Krem ma działanie nawilżające, odżywcze i przeciwstarzeniowe i jest odpowiedni dla każdego rodzaju skóry, choć moim zdaniem najbardziej docenią go osoby ze skórą suchą lub mieszaną w kierunku suchej, czyli taką jak moja. Krem natychmiast wygładza i poprawia strukturę skóry oraz zapewnia długotrwały efekt nawilżający. Z pewnością dużą zasługę ma tu kwas hialuronowy. Ponadto kosmetyk stymuluje produkcję kolagenu i działa na wszystkie problemy związane ze starzeniem się skóry, a dzięki dodatkowi rokitinika i kwasów tłuszczowych skóra staje się ujędrniona. Kolejny naturalny składnik tego kremu to szałwia, która pomaga w regeneracji komórek i walczy z wolnymi rodnikami zmniejszając oznaki starzenia. Krem świetnie sprawdza się pod makijaż, nie roluje się przy nakładaniu podkładu, a cera pomimo bogatej konsystencji nie błyszczy się w ciągu dnia. Myślę, że jako krem na noc również świetnie by się sprawdził.
Drugi kosmetyk, który polubiłam od pierwszego użycia i w którym jestem zakochana do dziś to serum peptydowe Super Serum. O świetnym działaniu peptydów słyszałam już wiele razy i zdarzało już mi się sięgać po kosmetyki z peptydami, ale tym razem jestem pod wrażeniem. Serum ma olejkową konsystencję, która przyjemnie sunie po skórze i od razu daje uczucie komfortu. Kosmetyk ten intensywnie nawilża i wykazuje działanie przeciwstarzeniowe. Głównym składnikiem jest tu Heksapeptide-8 czyli peptyd nowej generacji, który skutecznie wygładza zmarszczki mimiczne, zarówno te płytkie jak i głębokie oraz zapobiega ich powstawaniu. Jest nietoksyczny, stanowi bezpieczniejszą i łagodniejszą alternatywę do Botoxu. Serum powoduje rozluźnienie mięśni mimicznych, które powodują tworzenie się zmarszczek, a kwas hialuronowy przyciąga i zatrzymuje ogromne ilości wilgoci wody. Taki skład na pewno jest tu gwarancją sukcesu. Jestem bardzo zadowolona z tego serum, widzę naprawdę znaczną różnicę w tym jak aktualnie wygląda moja cera. Jest przede wszystkim bardziej świeża, zrelaksowana, wypoczęta jak po wakacjach i gładsza, przez co wygląda po prostu młodziej. Bardzo mi się taki efekt podoba i wiem już na pewno, że kosmetyk ten zagości jeszcze nie raz w mojej pielęgnacji.

# # #

CEL ZADANIA: Przedstaw w formie krótkiej listy akapit powyższego tekstu o kosmetykach, który zaczyna się od słów „Drugi kosmetyk, który polubiłam”. Zachowaj jego główne fakty.

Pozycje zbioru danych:
# # #

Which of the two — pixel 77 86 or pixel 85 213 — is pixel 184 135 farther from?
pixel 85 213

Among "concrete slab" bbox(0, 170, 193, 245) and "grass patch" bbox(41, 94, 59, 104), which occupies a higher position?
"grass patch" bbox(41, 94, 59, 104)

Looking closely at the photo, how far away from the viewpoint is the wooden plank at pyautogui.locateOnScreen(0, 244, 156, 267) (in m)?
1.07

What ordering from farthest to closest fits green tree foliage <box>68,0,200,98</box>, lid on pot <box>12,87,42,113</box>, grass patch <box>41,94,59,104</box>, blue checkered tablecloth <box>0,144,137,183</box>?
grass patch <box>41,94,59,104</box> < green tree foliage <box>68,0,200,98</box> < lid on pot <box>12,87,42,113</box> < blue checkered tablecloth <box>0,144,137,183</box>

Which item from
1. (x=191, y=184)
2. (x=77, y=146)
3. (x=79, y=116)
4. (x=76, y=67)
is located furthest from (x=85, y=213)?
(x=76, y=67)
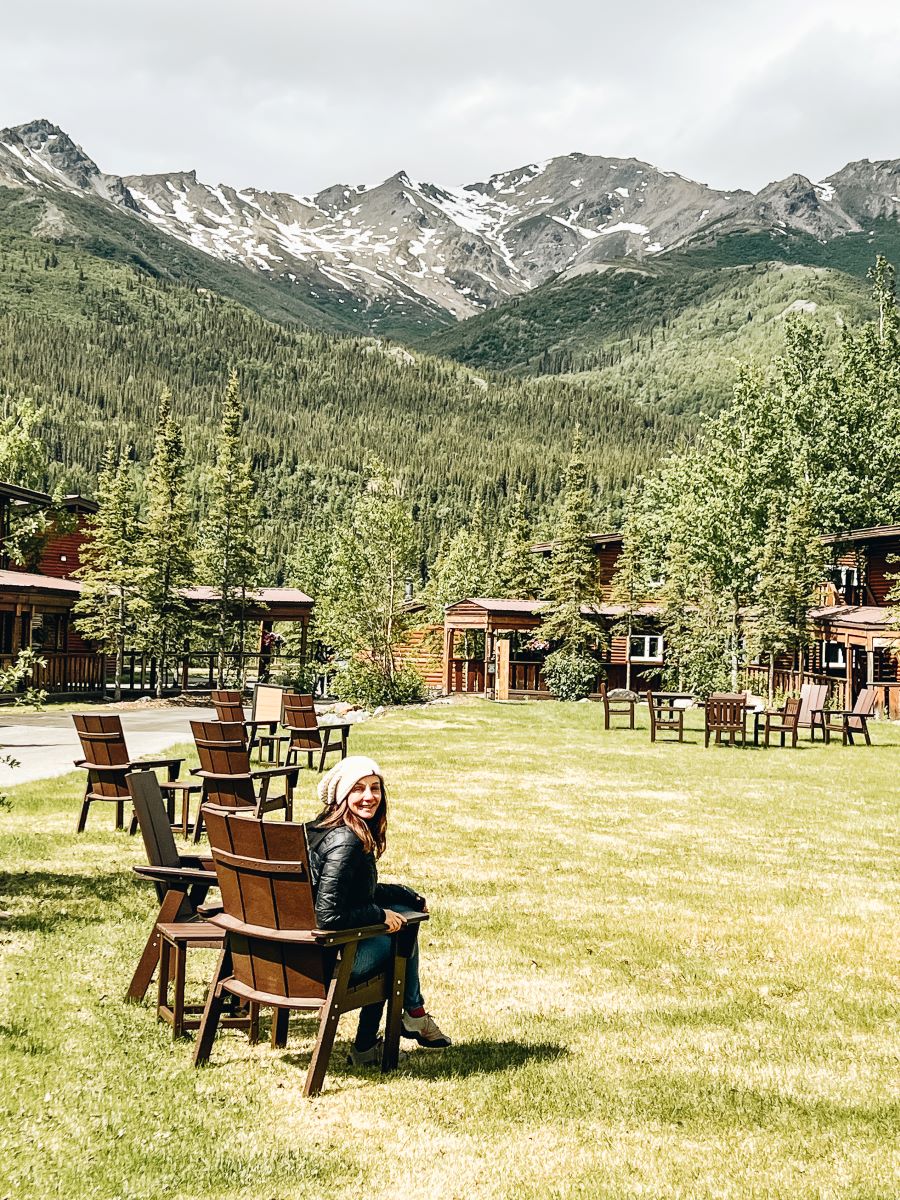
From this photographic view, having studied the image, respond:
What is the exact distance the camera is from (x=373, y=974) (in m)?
5.23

# # #

ROZWIĄZANIE ZADANIA:
- Super Serum to serum peptydowe, które spodobało się od pierwszego użycia.
- Ma olejkową konsystencję, przyjemnie sunie po skórze i od razu daje uczucie komfortu.
- Intensywnie nawilża i działa przeciwstarzeniowo.
- Główny składnik to Heksapeptide-8, peptyd nowej generacji. Wygładza płytkie i głębokie zmarszczki mimiczne i zapobiega ich powstawaniu. Jest nietoksyczny i stanowi bezpieczniejszą, łagodniejszą alternatywę dla Botoxu.
- Serum rozluźnia mięśnie mimiczne, które powodują tworzenie się zmarszczek.
- Kwas hialuronowy przyciąga i zatrzymuje ogromne ilości wilgoci.
- Efekt: cera jest świeższa, zrelaksowana, wypoczęta i gładsza, przez co wygląda młodziej.
- Kosmetyk jeszcze nie raz pojawi się w pielęgnacji.